## DIRECTIVE A
Please copy the career timeline word for word, starting at "Later that same" and ending at "and TikTok creators.".
## DIRECTIVE B
Carry on the career timeline from the point where it stops.

## READING TEXT
^^^^^^^^

Summer 2020: Book #1: Routine Hacker. In a month, I write and publish my first book on how I break down routines to construct what I call day architecture. The book made more than $1,000 in sales in the first week, and I realized I could do this for work. 


July 2020: Journey #1: Boise to Brookfield. With 12-week-old Roku in the back seat, I took a road trip from Idaho to Wisconsin as a post-graduation release. We drove for several days stopping in Yellowstone and every park we could find. I've always had a deep love for nature.


2020-2021: Coaching at West Bend. I take a coaching position at West Bend East High School to keep basketball in my life and have a solid side hustle. In our first year, we win the Regional Final as the youngest coaching staff in the state and the first Division 1 Regional Championship in school history. Also, I found Startup #2: Leafyverse, with two other engineering friends. An environmentally friendly 3D printing construction company.

Later that same year, I founded Startup #3: Lazeboi, a publishing company. We immediately started researching and planning the books of famous Youtube and TikTok creators.


Late 2021: I realize I have no idea what I'm doing. I needed to learn how to run a real startup and publish a bestselling book. So I decided to learn from both. I contacted bestselling author Adam Shoalts to help with his next book and began doing some marketing for him.

On the startup side, we disbanded Leafyverse after failing to secure funding.


2022: Book #2: What To Risk. To prove the concept of Lazeboi, I professionally self-publish the first ever TikTok-based book. As a result, I land Lazeboi's first client.

But I still wanted to learn what it took to run a real startup. So I got a job as a content strategist at a revolutionary social media startup called Stan. It is full of geniuses and has a mission that could change the world.


2022-2023: So this is what a startup looks like. As employee #11, I got in with Stan really early. The founder had just raised $5,000,000 by himself and found a co-founder on the other side of the country. The team was incredible, with every member wearing multiple hats; the speed was intense, and so was the measuring; the attention to detail was so fierce nothing went unnoticed, and everyone virtually worked autonomously!  I absorbed everything like a sponge.

^^^^^^^^

## RECORDS
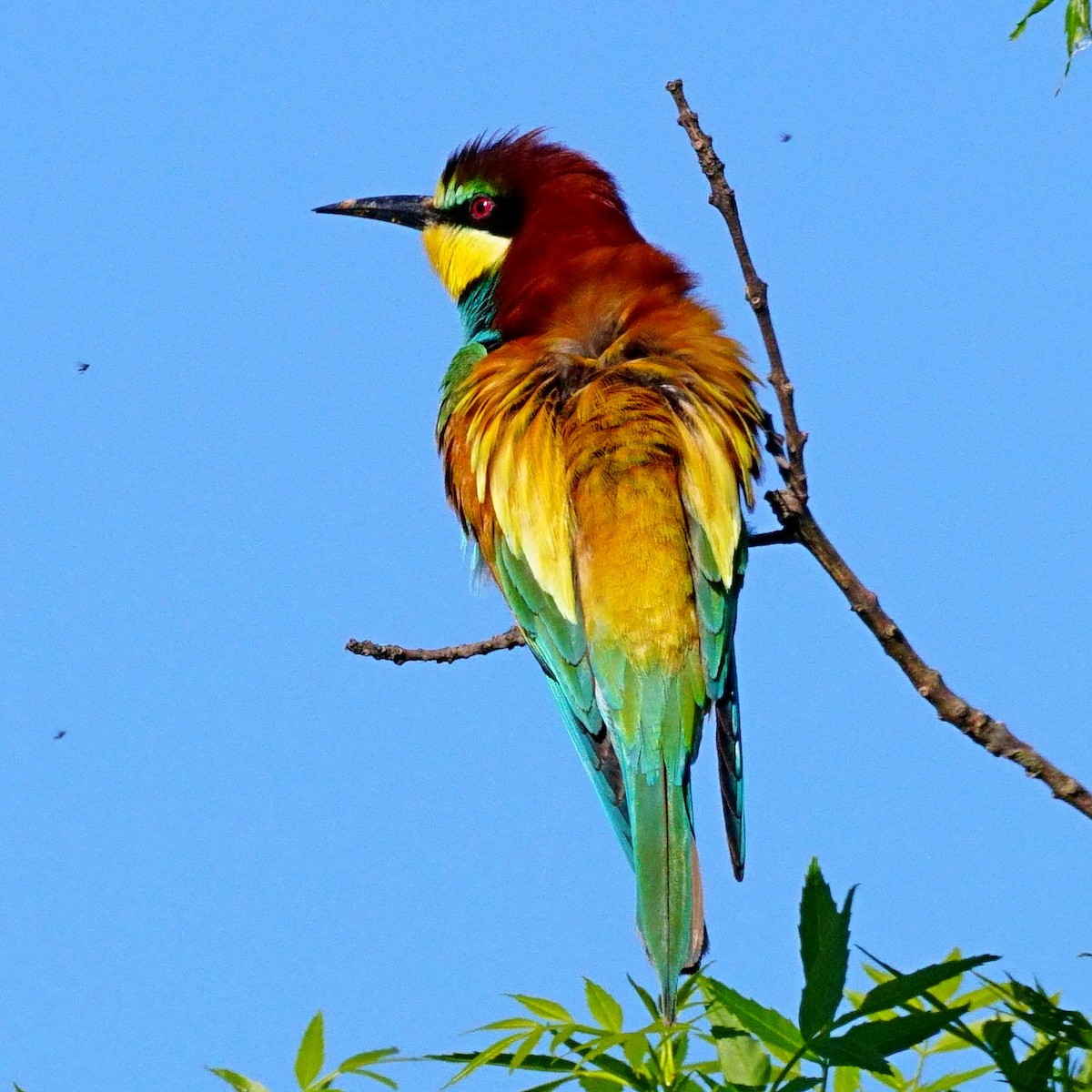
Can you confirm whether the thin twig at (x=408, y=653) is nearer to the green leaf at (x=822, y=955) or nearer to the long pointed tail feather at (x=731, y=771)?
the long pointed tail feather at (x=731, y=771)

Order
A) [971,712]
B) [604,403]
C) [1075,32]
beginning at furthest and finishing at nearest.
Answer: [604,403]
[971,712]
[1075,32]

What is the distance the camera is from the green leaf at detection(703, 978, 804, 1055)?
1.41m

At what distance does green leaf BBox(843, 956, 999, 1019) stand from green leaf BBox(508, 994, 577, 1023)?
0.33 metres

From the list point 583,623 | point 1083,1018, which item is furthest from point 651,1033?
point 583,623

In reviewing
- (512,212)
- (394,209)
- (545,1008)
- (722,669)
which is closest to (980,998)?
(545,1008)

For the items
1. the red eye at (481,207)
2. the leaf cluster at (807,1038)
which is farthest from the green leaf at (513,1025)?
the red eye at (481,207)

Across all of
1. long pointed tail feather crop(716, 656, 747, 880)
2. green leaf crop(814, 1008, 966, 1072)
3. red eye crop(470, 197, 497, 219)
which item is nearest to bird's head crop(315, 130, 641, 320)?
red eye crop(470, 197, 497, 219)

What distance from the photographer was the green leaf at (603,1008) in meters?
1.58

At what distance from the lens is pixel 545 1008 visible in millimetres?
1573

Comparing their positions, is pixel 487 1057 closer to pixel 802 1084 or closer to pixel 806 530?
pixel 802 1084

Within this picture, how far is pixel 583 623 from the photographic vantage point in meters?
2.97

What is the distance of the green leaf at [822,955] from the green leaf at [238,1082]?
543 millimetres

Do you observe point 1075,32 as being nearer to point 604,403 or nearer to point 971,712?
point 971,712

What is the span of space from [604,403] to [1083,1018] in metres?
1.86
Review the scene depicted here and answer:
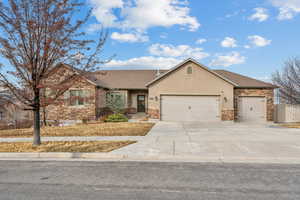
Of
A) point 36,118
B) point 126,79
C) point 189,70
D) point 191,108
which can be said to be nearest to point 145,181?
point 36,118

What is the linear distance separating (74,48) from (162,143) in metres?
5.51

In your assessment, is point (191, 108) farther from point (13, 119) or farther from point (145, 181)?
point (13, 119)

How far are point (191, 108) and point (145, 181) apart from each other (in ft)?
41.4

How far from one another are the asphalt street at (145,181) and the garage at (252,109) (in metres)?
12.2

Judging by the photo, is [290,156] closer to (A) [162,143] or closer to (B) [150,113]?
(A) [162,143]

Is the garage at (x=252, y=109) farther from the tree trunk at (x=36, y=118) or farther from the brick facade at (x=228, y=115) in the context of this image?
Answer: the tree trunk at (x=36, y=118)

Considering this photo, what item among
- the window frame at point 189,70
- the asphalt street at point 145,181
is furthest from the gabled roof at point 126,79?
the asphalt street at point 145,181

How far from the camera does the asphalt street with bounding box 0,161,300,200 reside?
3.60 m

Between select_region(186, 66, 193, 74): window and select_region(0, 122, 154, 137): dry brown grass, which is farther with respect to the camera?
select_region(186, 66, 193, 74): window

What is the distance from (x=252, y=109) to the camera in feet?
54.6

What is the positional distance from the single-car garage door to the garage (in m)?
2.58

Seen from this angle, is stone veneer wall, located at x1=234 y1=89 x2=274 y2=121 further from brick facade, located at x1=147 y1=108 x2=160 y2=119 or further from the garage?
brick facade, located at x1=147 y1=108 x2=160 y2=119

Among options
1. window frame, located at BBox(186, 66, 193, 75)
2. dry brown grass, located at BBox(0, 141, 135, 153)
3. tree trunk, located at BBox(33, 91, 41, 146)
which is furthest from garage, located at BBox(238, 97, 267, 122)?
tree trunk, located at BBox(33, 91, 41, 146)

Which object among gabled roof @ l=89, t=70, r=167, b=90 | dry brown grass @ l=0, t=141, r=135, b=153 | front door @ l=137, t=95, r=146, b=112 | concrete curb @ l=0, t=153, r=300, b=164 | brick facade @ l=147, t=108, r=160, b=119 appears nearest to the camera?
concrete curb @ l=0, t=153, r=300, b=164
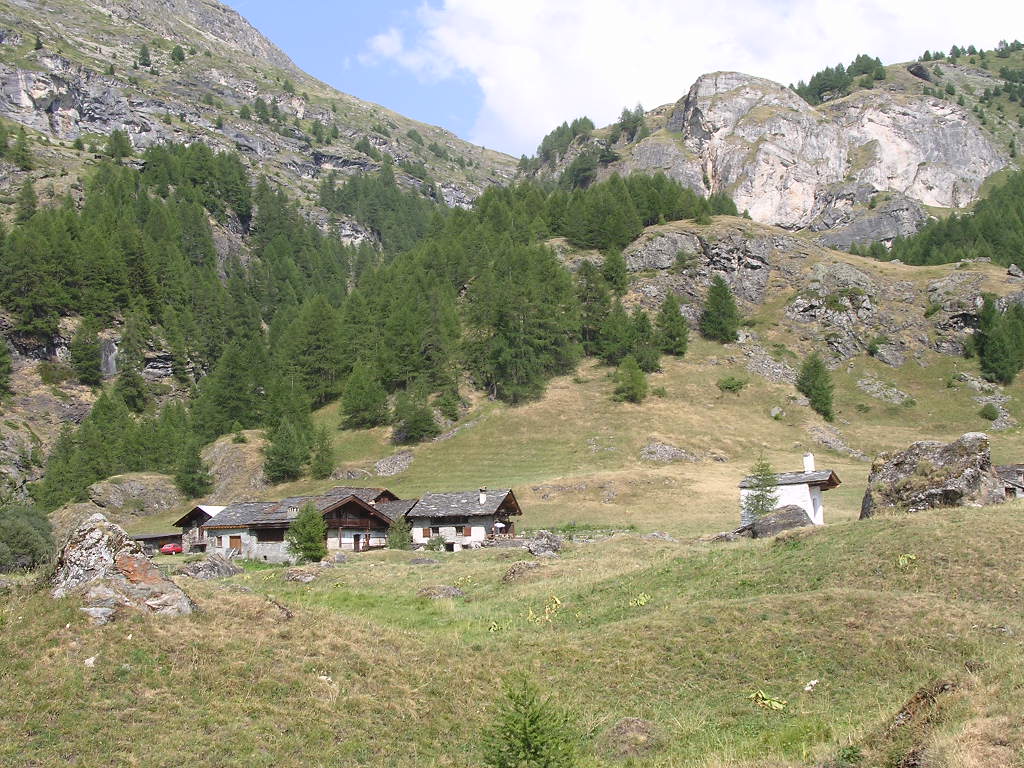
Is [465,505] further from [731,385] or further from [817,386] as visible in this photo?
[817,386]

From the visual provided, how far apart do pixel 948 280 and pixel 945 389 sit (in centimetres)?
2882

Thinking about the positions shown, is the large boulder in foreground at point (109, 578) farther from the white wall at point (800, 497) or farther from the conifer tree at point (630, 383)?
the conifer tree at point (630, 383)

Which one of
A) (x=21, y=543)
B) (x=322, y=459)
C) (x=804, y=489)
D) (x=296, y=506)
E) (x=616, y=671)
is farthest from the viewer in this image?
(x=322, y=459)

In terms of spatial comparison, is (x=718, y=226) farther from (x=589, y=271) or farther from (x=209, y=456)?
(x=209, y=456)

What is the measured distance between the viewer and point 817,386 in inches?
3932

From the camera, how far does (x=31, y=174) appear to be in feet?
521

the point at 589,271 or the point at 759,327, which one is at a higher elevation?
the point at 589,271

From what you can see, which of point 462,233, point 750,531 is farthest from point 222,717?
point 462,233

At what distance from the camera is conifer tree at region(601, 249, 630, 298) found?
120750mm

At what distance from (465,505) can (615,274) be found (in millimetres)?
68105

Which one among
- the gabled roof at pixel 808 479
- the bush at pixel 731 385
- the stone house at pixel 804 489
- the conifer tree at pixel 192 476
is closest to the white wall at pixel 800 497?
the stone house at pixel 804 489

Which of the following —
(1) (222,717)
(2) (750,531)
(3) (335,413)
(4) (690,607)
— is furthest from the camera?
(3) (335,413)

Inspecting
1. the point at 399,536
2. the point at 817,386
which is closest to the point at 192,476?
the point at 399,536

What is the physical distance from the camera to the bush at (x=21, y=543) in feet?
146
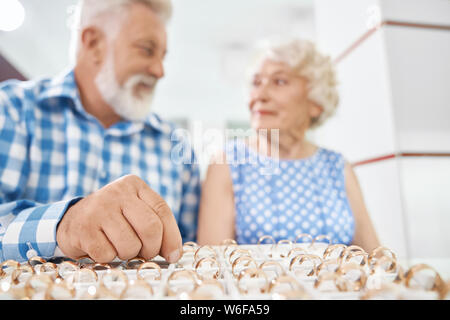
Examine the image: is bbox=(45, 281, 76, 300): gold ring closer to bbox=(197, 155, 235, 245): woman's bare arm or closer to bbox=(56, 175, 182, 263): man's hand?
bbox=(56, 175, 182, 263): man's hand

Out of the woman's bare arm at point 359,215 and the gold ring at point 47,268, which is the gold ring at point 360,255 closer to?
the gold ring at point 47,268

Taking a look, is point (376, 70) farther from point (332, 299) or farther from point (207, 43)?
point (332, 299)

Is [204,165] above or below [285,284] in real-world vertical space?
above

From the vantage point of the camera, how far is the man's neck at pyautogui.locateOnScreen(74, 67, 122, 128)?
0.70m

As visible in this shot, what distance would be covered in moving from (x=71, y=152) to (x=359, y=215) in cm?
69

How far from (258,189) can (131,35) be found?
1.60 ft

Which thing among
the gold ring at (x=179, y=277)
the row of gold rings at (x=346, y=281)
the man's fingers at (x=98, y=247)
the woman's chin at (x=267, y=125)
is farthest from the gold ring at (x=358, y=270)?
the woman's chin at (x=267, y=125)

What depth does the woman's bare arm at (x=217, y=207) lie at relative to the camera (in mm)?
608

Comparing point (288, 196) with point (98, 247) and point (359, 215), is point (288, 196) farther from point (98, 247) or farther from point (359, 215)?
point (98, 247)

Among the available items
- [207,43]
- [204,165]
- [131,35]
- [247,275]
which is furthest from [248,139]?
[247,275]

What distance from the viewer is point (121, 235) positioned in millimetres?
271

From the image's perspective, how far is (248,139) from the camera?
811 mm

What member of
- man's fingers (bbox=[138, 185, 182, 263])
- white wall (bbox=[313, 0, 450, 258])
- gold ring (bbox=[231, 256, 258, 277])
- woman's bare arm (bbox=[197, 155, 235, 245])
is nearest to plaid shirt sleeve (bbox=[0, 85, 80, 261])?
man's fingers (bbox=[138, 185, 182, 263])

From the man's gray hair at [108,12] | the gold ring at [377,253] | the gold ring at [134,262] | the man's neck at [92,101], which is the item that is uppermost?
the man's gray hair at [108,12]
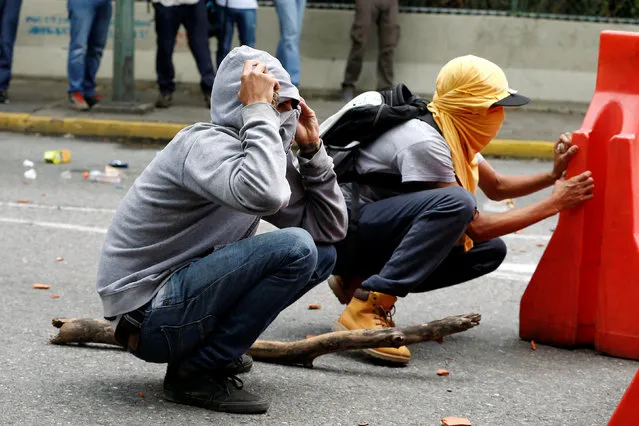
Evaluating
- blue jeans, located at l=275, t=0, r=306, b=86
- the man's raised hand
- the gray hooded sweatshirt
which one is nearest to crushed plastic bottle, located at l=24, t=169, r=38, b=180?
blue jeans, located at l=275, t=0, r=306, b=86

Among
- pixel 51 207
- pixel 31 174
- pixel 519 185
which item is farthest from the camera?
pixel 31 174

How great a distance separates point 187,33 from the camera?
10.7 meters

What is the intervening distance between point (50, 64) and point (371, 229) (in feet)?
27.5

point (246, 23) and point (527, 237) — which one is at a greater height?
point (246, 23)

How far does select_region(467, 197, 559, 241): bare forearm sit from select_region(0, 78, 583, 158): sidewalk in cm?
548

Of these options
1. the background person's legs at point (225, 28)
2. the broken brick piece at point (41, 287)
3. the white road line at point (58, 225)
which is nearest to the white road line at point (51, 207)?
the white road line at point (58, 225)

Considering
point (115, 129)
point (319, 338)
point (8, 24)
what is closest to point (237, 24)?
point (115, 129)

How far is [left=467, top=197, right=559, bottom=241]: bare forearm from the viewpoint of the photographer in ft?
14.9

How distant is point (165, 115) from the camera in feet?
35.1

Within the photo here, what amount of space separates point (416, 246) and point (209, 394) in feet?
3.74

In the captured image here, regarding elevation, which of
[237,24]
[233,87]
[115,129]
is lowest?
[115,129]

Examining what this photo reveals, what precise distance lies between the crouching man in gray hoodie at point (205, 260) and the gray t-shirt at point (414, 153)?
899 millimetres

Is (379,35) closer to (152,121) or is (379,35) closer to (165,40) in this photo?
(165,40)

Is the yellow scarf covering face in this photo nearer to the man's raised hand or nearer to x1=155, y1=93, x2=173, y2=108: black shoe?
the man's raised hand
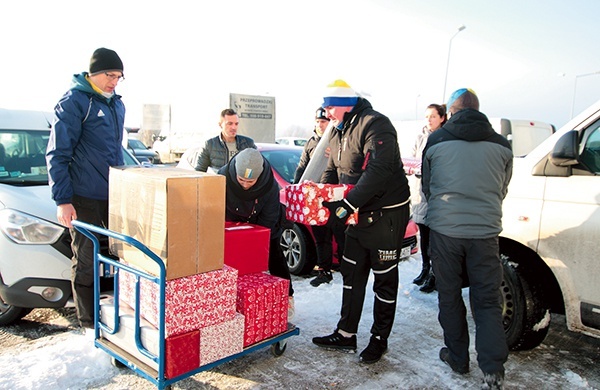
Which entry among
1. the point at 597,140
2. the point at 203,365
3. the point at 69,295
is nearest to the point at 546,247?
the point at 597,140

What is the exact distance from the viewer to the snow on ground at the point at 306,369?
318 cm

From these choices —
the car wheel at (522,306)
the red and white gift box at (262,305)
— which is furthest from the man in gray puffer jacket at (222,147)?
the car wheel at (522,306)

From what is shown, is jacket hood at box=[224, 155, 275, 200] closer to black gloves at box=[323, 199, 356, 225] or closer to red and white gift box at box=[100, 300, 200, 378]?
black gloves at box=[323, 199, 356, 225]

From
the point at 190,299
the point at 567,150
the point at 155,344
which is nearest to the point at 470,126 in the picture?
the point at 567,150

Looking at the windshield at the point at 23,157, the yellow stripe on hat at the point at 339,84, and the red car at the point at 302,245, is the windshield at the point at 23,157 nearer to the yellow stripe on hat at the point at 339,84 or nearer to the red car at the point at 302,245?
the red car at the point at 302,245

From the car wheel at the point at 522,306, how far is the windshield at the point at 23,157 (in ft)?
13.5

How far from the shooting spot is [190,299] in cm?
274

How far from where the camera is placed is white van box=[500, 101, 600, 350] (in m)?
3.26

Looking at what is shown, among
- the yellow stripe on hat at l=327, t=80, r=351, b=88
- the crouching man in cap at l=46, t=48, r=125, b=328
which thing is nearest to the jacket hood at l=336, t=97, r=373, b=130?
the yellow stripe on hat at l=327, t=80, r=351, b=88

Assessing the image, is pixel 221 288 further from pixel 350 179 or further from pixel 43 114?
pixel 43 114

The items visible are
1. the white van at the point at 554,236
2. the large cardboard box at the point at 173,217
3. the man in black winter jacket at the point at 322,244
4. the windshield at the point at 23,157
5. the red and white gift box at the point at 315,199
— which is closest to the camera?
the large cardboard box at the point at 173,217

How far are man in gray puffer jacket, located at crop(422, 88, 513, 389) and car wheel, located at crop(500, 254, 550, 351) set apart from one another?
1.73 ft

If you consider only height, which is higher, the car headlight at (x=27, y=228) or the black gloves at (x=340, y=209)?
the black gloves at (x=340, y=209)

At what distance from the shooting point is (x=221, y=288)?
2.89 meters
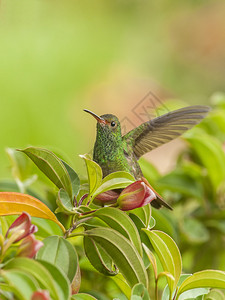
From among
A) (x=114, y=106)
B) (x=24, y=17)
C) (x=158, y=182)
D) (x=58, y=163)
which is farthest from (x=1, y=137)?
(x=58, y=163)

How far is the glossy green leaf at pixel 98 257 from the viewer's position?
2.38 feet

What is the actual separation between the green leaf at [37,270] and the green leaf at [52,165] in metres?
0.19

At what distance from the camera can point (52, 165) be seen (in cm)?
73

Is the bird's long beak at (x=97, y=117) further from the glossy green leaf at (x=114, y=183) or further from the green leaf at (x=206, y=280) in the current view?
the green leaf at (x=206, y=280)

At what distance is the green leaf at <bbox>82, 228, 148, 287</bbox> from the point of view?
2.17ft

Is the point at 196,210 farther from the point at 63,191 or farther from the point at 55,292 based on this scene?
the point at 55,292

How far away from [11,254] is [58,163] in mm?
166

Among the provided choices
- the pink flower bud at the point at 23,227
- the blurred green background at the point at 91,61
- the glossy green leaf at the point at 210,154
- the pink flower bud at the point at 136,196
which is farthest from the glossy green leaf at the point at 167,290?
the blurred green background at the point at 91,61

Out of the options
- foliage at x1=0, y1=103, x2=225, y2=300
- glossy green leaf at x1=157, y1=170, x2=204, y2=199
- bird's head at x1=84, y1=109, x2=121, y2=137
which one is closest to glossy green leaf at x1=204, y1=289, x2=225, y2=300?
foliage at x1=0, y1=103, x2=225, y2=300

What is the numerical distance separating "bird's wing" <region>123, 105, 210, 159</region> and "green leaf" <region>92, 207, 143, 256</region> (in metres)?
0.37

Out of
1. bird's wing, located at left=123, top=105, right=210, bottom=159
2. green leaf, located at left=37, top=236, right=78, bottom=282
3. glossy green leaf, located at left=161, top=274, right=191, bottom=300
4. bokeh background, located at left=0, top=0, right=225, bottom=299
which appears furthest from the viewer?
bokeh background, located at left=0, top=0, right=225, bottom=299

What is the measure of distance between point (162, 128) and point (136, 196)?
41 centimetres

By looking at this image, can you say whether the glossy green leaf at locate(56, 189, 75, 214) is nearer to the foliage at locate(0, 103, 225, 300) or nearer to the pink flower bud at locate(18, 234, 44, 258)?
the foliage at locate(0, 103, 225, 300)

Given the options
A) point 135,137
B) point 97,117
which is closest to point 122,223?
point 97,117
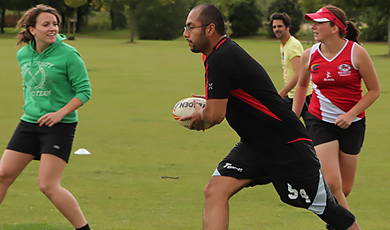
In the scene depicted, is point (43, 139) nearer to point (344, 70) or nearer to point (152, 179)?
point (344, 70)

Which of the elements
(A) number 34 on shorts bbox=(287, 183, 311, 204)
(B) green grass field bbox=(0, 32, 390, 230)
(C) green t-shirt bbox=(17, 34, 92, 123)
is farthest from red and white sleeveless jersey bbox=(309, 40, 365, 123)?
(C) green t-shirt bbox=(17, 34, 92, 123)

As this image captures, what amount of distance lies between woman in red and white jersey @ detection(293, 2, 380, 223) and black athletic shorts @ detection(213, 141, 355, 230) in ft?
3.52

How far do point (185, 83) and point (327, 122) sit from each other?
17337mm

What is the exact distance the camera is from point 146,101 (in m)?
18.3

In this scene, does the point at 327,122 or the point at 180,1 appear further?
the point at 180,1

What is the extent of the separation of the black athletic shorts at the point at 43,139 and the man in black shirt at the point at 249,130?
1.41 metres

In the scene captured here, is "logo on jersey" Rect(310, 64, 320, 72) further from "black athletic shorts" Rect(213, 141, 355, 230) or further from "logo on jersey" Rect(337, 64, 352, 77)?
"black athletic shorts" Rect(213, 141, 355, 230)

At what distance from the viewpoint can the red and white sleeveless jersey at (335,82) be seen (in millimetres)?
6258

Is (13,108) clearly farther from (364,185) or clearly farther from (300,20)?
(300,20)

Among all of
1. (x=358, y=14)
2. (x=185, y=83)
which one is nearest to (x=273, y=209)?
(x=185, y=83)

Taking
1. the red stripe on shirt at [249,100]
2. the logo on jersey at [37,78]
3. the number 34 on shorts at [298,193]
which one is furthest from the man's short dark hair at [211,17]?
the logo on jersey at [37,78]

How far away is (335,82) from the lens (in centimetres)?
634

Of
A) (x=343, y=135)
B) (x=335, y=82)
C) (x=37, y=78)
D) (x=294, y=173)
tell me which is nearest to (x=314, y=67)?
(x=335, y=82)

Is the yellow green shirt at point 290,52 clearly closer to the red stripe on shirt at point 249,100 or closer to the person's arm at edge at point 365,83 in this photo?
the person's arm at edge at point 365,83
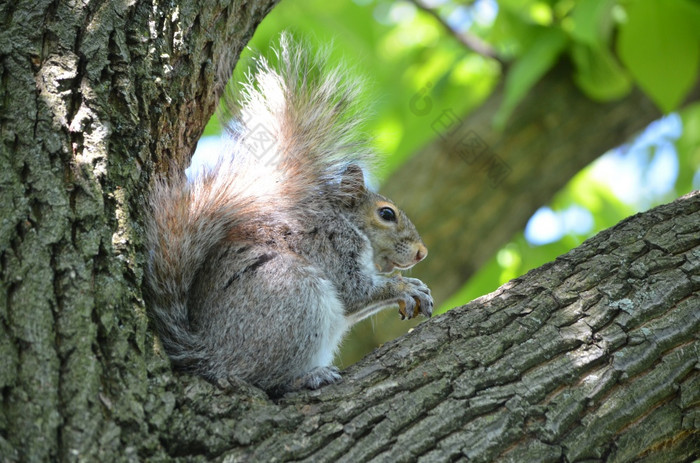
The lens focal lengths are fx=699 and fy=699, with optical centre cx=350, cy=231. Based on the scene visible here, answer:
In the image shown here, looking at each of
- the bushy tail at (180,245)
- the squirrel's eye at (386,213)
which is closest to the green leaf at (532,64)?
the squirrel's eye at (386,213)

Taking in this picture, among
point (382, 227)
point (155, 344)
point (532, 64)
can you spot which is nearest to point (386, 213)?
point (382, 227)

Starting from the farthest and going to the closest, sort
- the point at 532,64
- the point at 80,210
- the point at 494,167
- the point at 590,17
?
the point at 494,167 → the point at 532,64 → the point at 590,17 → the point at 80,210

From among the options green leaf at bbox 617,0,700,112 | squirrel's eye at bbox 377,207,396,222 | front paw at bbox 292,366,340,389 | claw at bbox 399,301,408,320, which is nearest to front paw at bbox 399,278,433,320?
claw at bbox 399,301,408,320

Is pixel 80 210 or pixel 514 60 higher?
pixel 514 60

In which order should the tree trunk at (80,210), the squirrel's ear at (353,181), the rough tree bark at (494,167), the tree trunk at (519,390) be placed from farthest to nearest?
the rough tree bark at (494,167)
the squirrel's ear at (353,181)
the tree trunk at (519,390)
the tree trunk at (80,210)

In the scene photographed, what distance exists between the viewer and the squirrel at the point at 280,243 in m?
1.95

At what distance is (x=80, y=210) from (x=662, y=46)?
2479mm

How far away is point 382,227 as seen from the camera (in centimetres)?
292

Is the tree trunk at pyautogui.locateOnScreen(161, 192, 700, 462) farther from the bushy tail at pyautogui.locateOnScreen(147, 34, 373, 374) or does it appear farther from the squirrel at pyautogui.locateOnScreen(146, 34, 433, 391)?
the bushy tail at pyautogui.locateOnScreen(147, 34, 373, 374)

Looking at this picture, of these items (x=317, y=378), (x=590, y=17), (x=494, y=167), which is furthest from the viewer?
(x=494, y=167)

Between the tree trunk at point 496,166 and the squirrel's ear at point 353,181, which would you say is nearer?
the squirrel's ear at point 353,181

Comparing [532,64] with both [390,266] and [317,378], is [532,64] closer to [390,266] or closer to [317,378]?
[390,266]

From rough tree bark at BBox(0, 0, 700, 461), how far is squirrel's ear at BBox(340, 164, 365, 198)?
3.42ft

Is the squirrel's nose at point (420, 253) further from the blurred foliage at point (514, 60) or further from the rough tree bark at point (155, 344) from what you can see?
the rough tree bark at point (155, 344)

^^^^^^^^

## ANSWER A
Later that same year, I founded Startup #3: Lazeboi, a publishing company. We immediately started researching and planning the books of famous Youtube and TikTok creators.

## ANSWER B
I learned how to raise money, find a co-founder, build a team, run an all-hands meeting, create culture, establish a business plan, what metrics matter, how teams lead from within early, and where the breakpoints are. It was easily the most exciting time of my life. 


Winter 2023: Rule #7: Refuse a steady paycheck. I loved Stan. I was there when we broke $1 million ARR. I watched our Creators pass $6 million made. I shared ideas that actually meant something and added to the change we were making. And they paid me incredibly well.

But there was a problem, I was getting too comfortable. I began reminding myself why I took that job in the first place. And how I had to get back to my own dreams. So after ten months, I quit, so I could take my own risks. 

I also finish my final season coaching at West Bend East High School. In just three years, we held one of the highest winning percentages in school history. We had one of five winning seasons that the school has had in twenty-three years. And we tied the school's longest winning streak in a thirty-year history. 


Spring 2024: 


To be continued...


I only grade myself on learning & making.


Above everything else in my life, I care about how well I can make things. My ultimate goal in life is to die completely empty. Making sure every idea gets out of my head and into the world. And I care about performance and learning new valuable skills that help make things happen. 


I am ambitiously driven to become more proficient. When I was a college basketball player, my coach would regularly find me in the gym an hour before our 6 a.m. practice. I knew I wasn't going to the NBA; I wasn't one of those one-in-million players, but in another country that offered professional contracts, just maybe. But only if I trained more than everyone else and in more creative ways.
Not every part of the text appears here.